Member of the Legislative Council of Quebec for Sorel
- In office 1925–1955
- Preceded by: Narcisse Pérodeau
- Succeeded by: Jean Barrette

Senator for Repentigny, Quebec
- In office 1942–1955
- Appointed by: William Lyon Mackenzie King
- Preceded by: Joseph Hormisdas Rainville
- Succeeded by: J.-Eugène Lefrançois

Personal details
- Born: March 5, 1879 Sainte-Anne-de-la-Pérade, Quebec
- Died: October 6, 1955 (aged 76) Montreal, Quebec
- Resting place: Notre Dame des Neiges Cemetery
- Party: Liberal
- Other political affiliations: Quebec Liberal Party

= Pamphile Réal Du Tremblay =

Canadian politician (1879–1955)

Pamphile Réal Blaise Nugent Du Tremblay (March 5, 1879 - October 6, 1955) was a Canadian lawyer, businessman and politician.

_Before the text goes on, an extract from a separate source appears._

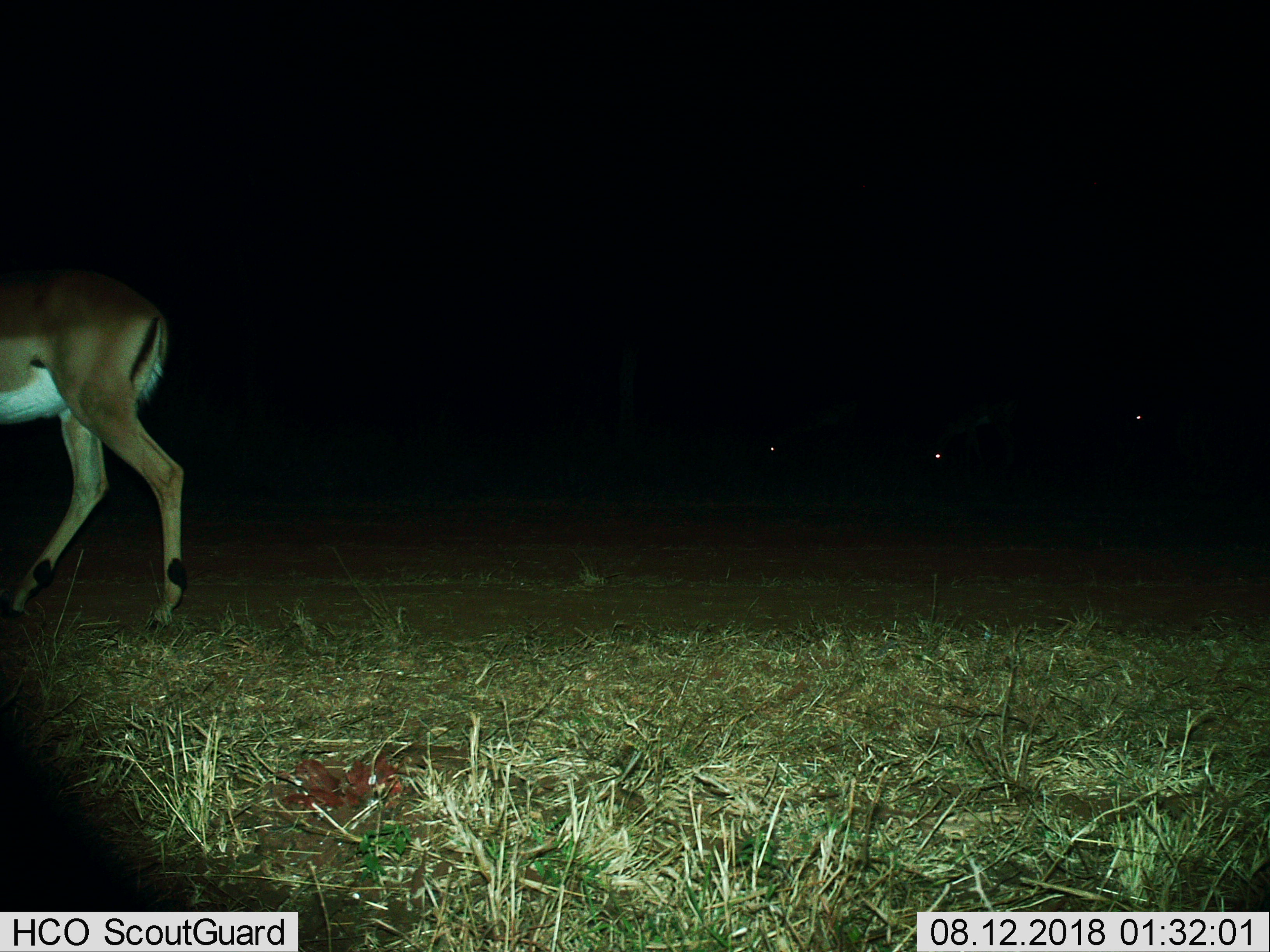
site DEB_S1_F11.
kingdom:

Du Tremblay was born in Sainte-Anne-de-la-Pérade, Quebec and educated at Laval University and McGill. He was admitted to the Quebec bar in 1901. He practiced in Montreal and was appointed King's Counsel in 1917.

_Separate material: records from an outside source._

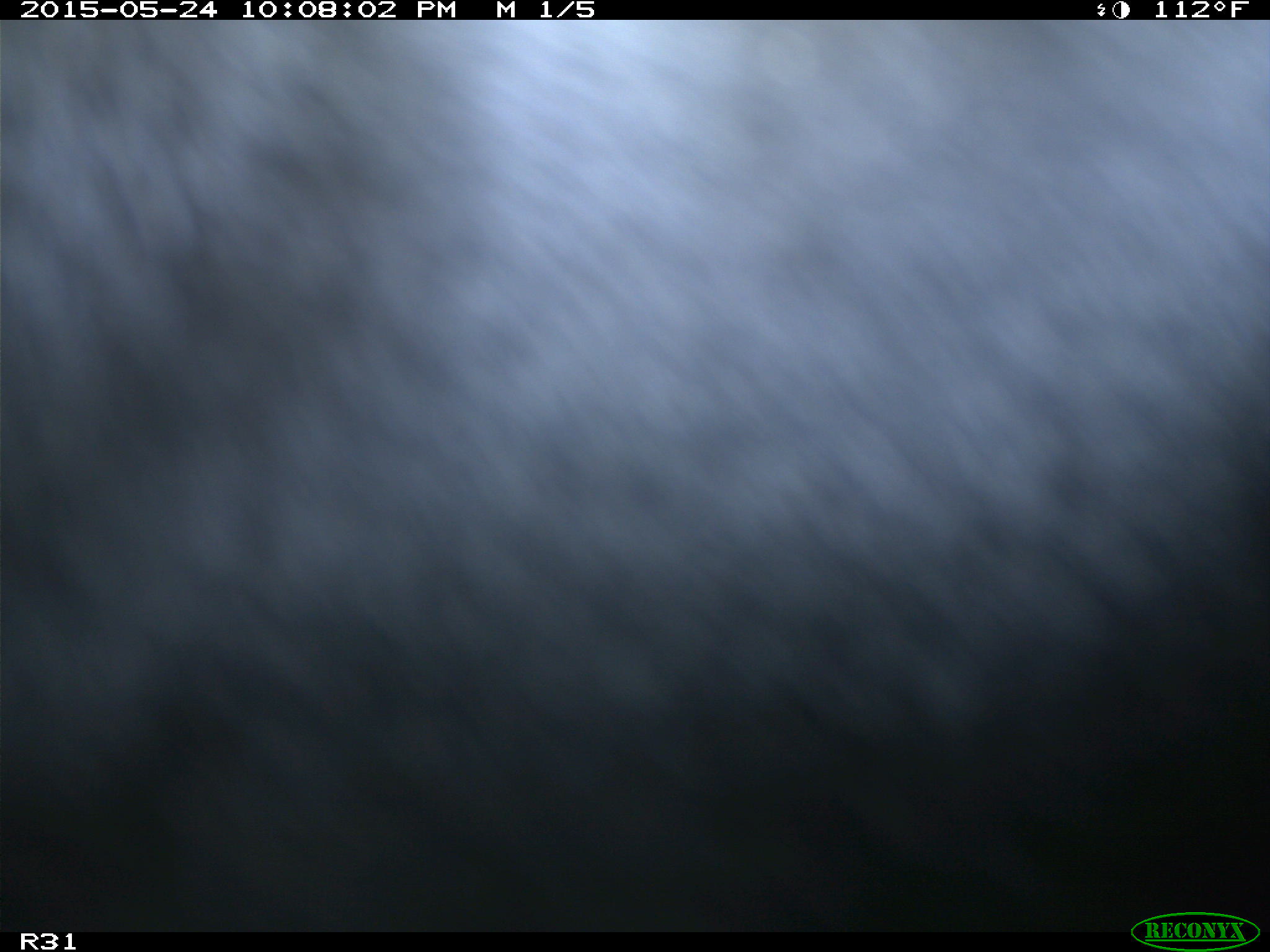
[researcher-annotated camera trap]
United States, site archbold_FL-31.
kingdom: Animalia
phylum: Chordata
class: Mammalia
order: Artiodactyla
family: Bovidae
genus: Bos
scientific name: Bos taurus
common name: domestic cow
Bos taurus (domestic cow).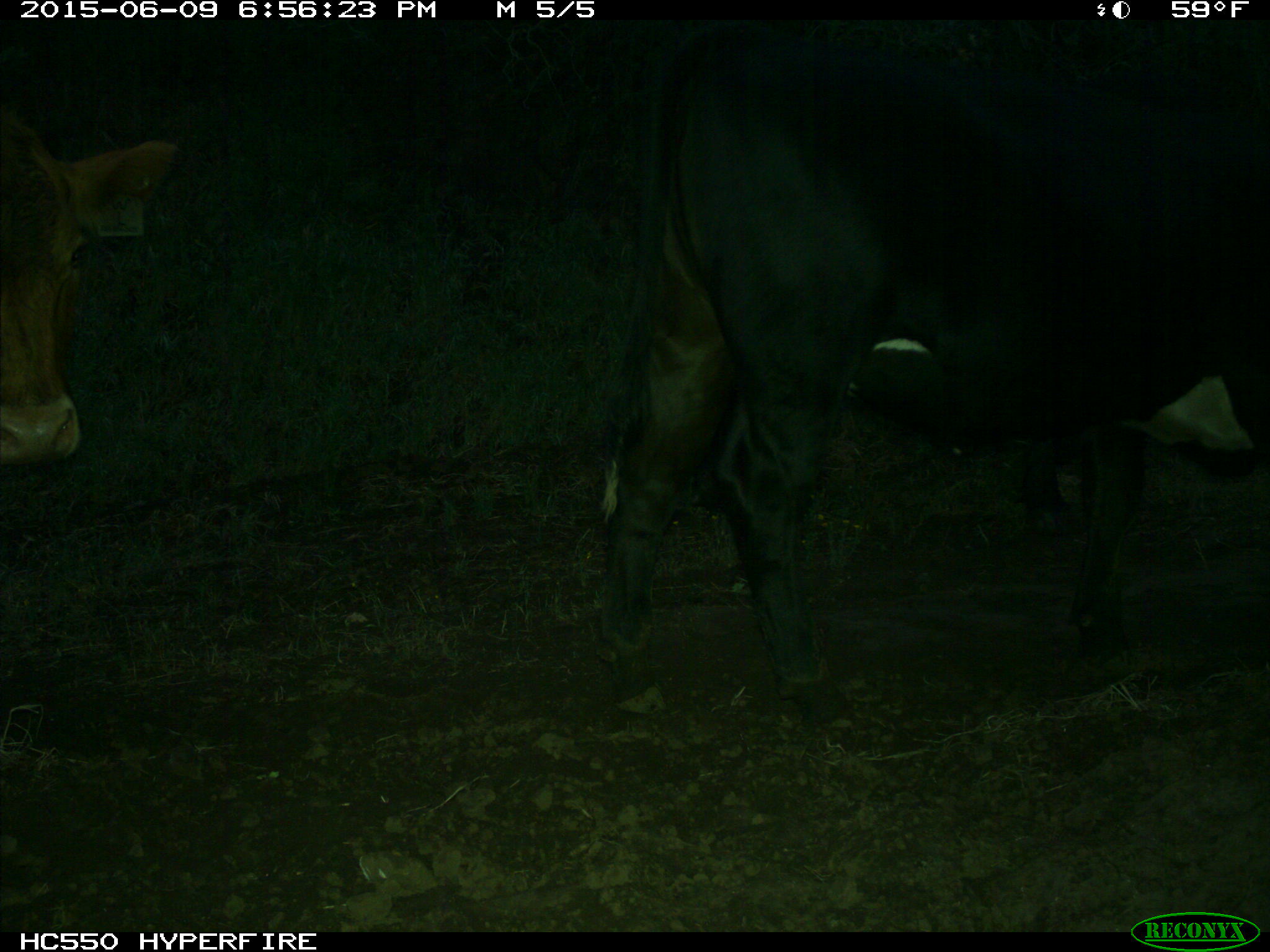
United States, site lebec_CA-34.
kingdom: Animalia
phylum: Chordata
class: Mammalia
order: Artiodactyla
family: Bovidae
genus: Bos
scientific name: Bos taurus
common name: domestic cow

He was elected to the House of Commons of Canada as a Laurier Liberal in the 1917 wartime election held during the Conscription crisis of 1917 and defeated Secretary of State Pierre Édouard Blondin. He represented Laurier—Outremont in parliament for four years and did not stand for re-election in 1921.

In 1925, he was appointed to the Legislative Council of Quebec which was the upper house of the provincial legislature as a member of the Liberal Party of Quebec. He sat in the body until 1942 when he was appointed to the Senate of Canada as a federal Liberal. He remained in the body until his death in 1955 at the age of 76.

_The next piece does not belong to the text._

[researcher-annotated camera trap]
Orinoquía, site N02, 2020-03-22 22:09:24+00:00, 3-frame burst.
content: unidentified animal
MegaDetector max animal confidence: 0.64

In his business life he served as president of La Prévoyance insurance company from 1930 to 1936 and was also involved with publishing as president of the newspaper La Presse from 1932 to 1955 and president of the newspaper La Patrie from 1933 to 1955. He was also president of the Canadian Printing and Lithographing Co Ltd and of Provident Adjustment and Investing and was also a director of the Canadian Forestry Association. He was created a chevalier of France's Légion d'honneur in 1925 and was awarded the gold medal of the Académie française in 1930.

After his death in 1955, he was entombed at the Notre Dame des Neiges Cemetery in Montreal.